Extracted data entries:
_____

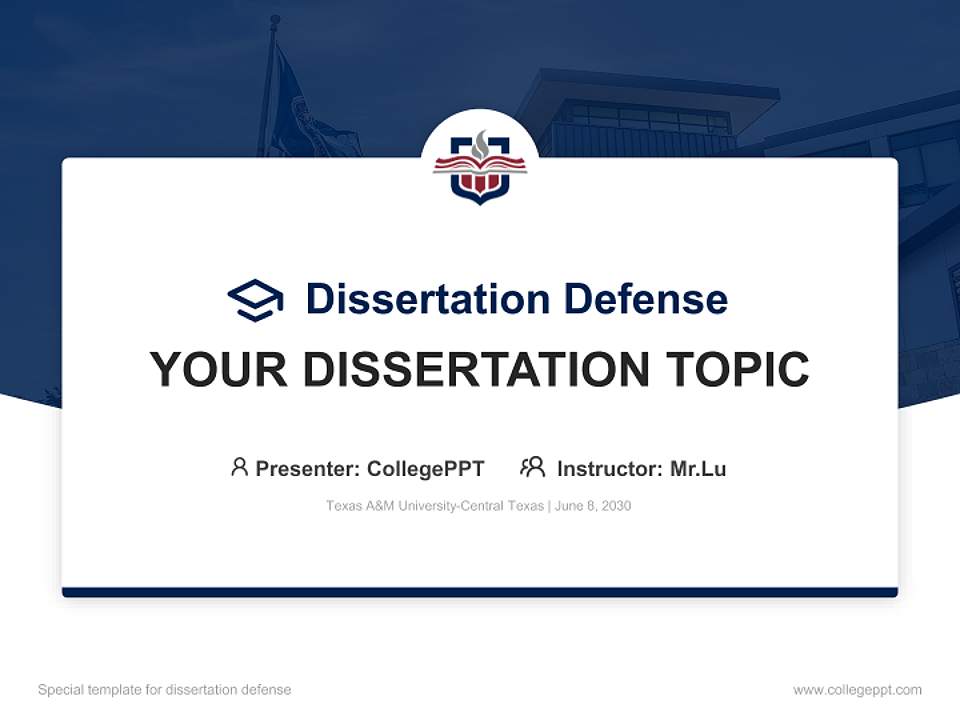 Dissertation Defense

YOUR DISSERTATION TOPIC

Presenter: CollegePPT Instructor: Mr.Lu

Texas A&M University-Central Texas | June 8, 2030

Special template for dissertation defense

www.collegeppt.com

_____

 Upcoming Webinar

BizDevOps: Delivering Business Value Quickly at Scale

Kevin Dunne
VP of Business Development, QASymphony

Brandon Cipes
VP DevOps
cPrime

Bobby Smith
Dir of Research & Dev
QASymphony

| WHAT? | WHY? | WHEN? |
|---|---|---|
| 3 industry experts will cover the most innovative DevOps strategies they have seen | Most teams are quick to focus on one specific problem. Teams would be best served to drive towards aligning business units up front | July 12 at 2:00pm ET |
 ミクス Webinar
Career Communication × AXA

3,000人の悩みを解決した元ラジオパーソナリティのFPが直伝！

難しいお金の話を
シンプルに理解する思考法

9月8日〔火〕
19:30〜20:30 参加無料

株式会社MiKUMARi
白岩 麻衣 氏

_____

> _PROBLEM TO SOLVE_
Your answer should consist of the lines above that hold the word "QASymphony".

> _SOLVED PROBLEM_
VP of Business Development, QASymphony
QASymphony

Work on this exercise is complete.